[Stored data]
:::

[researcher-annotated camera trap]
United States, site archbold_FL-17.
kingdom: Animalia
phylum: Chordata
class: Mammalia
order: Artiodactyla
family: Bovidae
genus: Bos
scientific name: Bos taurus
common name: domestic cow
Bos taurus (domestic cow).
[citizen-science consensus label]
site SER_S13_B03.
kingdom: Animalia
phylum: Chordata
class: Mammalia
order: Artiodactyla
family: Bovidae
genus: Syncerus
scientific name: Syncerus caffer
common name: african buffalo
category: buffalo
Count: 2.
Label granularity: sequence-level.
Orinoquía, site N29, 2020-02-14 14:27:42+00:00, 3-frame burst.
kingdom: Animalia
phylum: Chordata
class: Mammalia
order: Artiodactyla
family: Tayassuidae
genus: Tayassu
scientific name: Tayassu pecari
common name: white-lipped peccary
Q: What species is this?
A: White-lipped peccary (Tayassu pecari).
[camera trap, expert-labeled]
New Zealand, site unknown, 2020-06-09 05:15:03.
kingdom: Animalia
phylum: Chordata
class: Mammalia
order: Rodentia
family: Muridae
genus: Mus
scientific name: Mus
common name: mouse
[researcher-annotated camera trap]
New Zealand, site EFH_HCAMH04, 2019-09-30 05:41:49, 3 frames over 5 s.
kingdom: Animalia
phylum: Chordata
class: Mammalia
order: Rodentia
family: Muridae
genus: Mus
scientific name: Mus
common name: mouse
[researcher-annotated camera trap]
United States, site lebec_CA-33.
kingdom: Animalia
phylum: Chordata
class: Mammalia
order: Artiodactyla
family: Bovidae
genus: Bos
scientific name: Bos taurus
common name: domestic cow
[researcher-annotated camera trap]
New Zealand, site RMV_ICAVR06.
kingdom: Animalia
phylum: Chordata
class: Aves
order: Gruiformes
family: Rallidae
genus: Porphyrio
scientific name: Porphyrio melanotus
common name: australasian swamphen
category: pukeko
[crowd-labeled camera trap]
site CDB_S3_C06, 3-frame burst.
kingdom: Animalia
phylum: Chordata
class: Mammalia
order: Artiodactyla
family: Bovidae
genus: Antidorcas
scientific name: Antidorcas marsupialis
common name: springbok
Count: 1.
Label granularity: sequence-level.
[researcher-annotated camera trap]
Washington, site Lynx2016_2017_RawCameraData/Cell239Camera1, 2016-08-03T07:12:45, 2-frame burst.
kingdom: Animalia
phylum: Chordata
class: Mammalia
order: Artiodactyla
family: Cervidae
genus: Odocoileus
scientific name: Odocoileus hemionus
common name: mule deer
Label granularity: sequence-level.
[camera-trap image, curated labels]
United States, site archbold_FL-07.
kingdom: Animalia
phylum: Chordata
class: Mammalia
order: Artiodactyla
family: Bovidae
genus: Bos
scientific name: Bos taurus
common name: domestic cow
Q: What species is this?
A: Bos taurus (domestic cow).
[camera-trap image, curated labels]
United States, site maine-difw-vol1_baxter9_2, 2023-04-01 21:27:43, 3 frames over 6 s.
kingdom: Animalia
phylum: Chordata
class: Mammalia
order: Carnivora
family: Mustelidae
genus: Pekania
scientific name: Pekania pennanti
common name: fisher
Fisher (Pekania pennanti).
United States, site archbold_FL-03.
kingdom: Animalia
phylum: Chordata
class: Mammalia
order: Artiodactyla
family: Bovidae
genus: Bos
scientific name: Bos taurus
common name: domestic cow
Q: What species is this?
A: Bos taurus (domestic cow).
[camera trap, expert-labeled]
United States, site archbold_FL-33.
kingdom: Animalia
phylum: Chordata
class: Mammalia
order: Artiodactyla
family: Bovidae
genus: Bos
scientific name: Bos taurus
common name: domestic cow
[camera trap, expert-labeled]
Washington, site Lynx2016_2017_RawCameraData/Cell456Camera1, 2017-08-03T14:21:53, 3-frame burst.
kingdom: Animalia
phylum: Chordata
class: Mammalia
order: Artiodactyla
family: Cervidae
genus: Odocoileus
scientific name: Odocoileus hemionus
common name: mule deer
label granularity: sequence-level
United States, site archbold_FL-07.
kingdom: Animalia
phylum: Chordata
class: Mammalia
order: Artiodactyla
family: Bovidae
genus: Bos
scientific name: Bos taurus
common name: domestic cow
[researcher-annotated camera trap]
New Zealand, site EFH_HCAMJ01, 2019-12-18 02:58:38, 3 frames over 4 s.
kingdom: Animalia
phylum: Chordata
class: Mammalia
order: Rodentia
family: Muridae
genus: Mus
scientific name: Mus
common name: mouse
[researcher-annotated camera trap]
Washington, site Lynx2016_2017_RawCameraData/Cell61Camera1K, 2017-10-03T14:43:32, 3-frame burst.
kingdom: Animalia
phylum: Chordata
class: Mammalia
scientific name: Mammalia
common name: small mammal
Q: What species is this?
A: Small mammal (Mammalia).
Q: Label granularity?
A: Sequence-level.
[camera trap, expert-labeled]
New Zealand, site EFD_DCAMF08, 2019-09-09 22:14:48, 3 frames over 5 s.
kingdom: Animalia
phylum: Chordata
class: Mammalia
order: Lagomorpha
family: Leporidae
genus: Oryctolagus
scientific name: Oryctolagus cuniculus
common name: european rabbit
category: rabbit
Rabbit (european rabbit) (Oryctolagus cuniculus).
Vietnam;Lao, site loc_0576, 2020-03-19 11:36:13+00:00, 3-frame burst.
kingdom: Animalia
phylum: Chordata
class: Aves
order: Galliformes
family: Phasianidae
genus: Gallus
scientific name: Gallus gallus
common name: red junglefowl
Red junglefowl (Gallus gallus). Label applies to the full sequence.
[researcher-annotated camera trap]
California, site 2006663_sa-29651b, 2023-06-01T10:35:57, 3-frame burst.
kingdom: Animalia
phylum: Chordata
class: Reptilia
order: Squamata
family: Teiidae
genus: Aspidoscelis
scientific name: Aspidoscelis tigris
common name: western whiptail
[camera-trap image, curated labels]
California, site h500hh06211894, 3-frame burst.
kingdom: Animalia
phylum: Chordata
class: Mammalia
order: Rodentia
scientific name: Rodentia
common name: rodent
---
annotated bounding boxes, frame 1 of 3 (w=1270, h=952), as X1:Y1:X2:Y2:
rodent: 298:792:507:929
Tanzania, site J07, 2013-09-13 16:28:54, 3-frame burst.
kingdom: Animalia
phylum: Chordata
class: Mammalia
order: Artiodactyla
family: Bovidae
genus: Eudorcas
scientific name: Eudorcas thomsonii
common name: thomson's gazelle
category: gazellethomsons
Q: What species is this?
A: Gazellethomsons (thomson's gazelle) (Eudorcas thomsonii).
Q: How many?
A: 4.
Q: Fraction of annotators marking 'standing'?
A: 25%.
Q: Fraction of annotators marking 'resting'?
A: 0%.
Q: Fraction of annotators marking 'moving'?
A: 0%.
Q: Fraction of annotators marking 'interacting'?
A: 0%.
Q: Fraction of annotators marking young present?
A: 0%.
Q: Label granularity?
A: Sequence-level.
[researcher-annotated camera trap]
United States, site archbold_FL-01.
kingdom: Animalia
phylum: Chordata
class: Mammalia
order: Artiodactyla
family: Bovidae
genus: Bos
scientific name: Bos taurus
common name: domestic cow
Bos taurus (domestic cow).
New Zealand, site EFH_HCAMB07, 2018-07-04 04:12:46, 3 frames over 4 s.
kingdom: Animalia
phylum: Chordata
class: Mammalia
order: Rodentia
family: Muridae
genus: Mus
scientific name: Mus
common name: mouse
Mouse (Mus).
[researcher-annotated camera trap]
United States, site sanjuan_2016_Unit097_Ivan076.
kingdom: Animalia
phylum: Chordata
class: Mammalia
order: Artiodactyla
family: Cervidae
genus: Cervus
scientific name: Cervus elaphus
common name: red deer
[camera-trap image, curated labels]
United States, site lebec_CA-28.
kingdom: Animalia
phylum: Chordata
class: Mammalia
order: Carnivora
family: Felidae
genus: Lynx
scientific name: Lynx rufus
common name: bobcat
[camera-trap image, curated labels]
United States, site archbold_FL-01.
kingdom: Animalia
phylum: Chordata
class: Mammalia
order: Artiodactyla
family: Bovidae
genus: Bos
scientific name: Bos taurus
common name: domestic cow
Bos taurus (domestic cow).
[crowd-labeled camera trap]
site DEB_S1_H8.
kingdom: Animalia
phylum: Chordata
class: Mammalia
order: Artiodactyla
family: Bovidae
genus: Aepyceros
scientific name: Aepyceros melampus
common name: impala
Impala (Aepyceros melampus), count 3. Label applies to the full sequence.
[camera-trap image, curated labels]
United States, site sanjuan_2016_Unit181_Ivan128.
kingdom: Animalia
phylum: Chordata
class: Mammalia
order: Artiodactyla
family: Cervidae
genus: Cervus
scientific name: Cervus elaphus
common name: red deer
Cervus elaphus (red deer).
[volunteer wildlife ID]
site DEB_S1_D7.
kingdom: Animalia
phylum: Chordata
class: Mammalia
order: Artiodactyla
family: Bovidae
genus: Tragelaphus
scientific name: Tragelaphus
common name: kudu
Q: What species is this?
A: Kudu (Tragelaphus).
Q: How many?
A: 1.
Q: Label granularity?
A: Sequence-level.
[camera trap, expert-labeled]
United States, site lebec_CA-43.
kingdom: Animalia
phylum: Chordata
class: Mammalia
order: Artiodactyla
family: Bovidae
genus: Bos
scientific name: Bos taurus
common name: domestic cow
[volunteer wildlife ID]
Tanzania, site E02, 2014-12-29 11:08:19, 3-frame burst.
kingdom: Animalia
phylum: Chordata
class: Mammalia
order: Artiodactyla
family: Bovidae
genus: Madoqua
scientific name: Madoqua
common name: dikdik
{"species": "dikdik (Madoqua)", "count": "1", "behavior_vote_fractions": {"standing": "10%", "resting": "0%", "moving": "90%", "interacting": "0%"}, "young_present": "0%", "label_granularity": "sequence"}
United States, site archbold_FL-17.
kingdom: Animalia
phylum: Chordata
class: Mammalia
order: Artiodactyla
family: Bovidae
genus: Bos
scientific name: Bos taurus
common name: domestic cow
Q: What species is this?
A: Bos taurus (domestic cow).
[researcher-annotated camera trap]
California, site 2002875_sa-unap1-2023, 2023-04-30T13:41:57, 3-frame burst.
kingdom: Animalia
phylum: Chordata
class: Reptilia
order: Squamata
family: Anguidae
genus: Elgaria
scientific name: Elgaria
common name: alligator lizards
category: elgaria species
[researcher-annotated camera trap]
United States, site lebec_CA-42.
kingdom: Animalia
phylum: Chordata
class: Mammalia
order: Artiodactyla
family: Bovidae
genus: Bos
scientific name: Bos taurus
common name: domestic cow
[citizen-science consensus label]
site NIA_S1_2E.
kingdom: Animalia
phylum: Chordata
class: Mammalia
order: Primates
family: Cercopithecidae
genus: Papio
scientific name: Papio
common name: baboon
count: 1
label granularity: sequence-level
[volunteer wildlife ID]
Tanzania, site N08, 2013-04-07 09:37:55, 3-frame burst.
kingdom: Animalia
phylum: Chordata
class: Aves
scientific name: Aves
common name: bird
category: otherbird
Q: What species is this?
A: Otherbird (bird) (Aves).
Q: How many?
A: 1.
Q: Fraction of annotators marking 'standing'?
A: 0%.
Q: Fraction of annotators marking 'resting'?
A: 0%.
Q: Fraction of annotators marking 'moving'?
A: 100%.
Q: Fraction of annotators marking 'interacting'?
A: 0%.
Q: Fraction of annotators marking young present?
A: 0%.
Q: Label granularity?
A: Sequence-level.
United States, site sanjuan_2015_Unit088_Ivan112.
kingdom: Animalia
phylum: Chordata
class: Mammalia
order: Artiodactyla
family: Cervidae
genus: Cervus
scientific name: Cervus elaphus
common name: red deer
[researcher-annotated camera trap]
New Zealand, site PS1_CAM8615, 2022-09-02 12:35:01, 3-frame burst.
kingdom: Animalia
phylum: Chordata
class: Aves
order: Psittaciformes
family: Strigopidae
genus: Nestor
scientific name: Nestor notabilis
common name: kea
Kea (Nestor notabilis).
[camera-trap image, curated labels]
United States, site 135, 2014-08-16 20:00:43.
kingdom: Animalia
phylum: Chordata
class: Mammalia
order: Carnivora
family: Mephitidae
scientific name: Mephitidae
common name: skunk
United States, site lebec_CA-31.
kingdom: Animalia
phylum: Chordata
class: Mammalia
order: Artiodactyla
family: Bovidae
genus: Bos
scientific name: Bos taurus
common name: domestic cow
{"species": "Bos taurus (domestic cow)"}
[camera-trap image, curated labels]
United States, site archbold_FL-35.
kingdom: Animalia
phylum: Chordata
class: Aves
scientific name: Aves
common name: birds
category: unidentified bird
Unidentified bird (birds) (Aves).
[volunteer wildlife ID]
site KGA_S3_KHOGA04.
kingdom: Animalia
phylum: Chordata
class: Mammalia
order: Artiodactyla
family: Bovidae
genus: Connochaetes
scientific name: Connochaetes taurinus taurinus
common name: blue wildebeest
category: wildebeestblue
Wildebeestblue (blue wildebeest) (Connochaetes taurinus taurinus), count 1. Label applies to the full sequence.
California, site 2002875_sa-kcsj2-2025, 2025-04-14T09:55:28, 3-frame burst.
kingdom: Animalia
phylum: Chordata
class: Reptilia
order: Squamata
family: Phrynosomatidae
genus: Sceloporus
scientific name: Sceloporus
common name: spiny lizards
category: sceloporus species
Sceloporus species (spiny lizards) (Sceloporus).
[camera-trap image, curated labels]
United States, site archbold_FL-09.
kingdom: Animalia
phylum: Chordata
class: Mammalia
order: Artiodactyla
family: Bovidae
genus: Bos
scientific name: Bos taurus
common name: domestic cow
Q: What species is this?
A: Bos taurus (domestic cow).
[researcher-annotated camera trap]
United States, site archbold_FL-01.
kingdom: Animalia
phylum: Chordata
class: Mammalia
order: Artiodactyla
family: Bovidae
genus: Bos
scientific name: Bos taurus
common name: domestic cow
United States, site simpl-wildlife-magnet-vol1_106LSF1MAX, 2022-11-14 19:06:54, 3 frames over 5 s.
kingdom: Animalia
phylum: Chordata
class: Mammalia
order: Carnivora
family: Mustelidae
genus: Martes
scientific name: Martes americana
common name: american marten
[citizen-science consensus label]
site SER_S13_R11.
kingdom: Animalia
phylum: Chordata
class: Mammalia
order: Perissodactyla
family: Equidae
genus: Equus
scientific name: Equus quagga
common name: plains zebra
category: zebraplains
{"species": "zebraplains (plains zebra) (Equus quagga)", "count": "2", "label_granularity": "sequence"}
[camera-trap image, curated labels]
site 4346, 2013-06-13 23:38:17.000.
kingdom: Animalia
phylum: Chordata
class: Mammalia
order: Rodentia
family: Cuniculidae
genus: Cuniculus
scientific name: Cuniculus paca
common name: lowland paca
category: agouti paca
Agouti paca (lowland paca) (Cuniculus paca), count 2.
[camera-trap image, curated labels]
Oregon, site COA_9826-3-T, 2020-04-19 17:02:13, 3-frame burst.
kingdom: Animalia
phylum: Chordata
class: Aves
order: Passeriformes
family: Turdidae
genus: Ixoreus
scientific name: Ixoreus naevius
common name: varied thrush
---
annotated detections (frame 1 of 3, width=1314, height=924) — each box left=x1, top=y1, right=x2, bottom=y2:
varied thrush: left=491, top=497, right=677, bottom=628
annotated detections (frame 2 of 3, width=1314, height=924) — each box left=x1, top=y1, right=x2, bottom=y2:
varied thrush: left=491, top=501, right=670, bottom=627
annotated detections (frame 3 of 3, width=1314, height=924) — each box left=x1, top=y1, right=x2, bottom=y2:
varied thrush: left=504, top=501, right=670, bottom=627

:::

What is required
Filter the lines above, keeping and copying those that contain "California".

Result below
California, site 2006663_sa-29651b, 2023-06-01T10:35:57, 3-frame burst.
California, site h500hh06211894, 3-frame burst.
California, site 2002875_sa-unap1-2023, 2023-04-30T13:41:57, 3-frame burst.
California, site 2002875_sa-kcsj2-2025, 2025-04-14T09:55:28, 3-frame burst.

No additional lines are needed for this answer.